Previous roleplaying experience preferred, but no need to know the system.  You must be 18+.
Its highly detailed, open ended and very complex.  Player death is completely dependant upon your play - but the GM is only the referee.  No actions to keep you alive nor to unfairly kill you.
If you never take notes, are only looking for a hack n slash - do not apply.
If you like it complex, with a long history, multiple cultures, Empires, a war, cults, 5 dictionaries, and over 3,000 NPCs tracked regularly by the GM - then its for you.
Every effort has been made to make the campaign feel "real".  The primary motto of the campaign is "The NPCs don't know they are NPCs."

Contact me to know more.
Randy at rcamhm@hotmail.com

Thanks.


----------



## Torak Stoneweaver

*The List*

Might as well put me there for interest sake!  Not looking for a new game right now but hey, who knows...


----------



## Algolei

BOZ said:
			
		

> isn't algolei from winnipeg?



Yes.

I can finally use the search function on ENWorld!  Yay!!  And that's how I found this thread.  

SWM
39
Currently on hiatus from my multiple D&D campaigns.
Homeless person.


----------



## jeffh

Wow... I'm surprised this thread is still going (or going again, as the case may be). If I'd realized a few days sooner, maybe one or two of you would be in the new campaign I just launched!  Just to remind people how long ago this thread started, the last time I posted I worked for Convergys; I quit that gig over a year ago now.

Actually, if anyone looks at the following and says "that's perfect for me", I might be able to sneak one more body in. Some people still haven't finished their characters, partly because it's a new system for most of them (the players have all gamed before, some quite a lot, but only one is an experienced hand at d20) and I'm throwing a LOT of options at them.  (About twice as many classes and three times as many feats as the PH, for example.)

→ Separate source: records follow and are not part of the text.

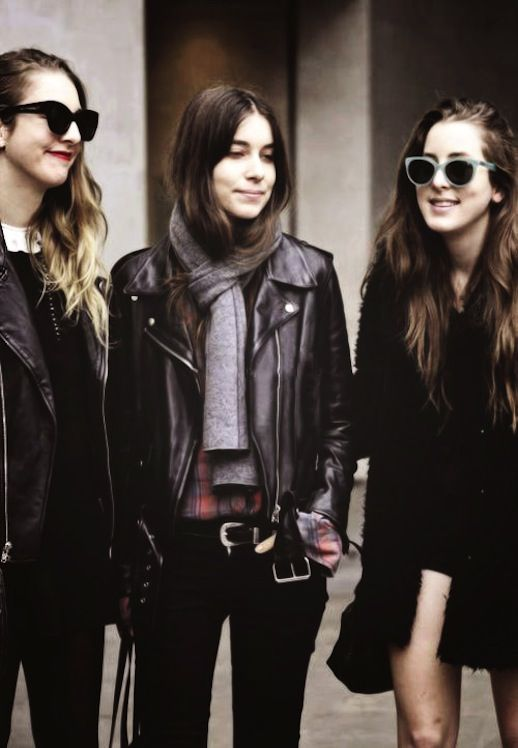 Le Fashion Blog Haim California Cool With An Edge Leather Moto Jackets Cat Eye Sunglasses Fur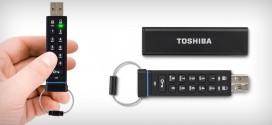 Toshiba lança pendrive com teclado integrado para senha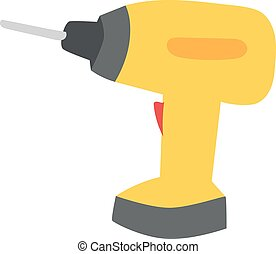 Drill hand tool flat vector. Hand drill electro tool....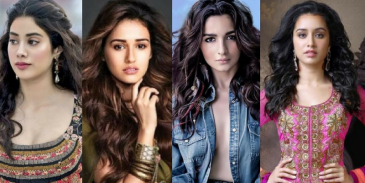 Take this quiz and see how well you know about new actress of India?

The new game is using a roughly 50/50 mix of 3.5 and AU with some concepts from Rokugan, UA and other sources thrown in, plus house rules such as a point-based system for buying feats. Half the house rules are just to keep it all internally consistent and resolve conflicts between the two. It takes place in the old Mystara setting, using the Dungeon adventure path. Does that sound worth discussing at a coffee meeting to anyone?


----------



## Algolei

jeffh said:
			
		

> Wow... I'm surprised this thread is still going (or going again, as the case may be).



Like I said--now I can use the Search function!  Found my name and just _*had*_ to respond.

If I had time, I'd be interested in a game, since my current campaigns seem to have sputtered out (one player just started university, another is in love, and a third is working hard to support his family).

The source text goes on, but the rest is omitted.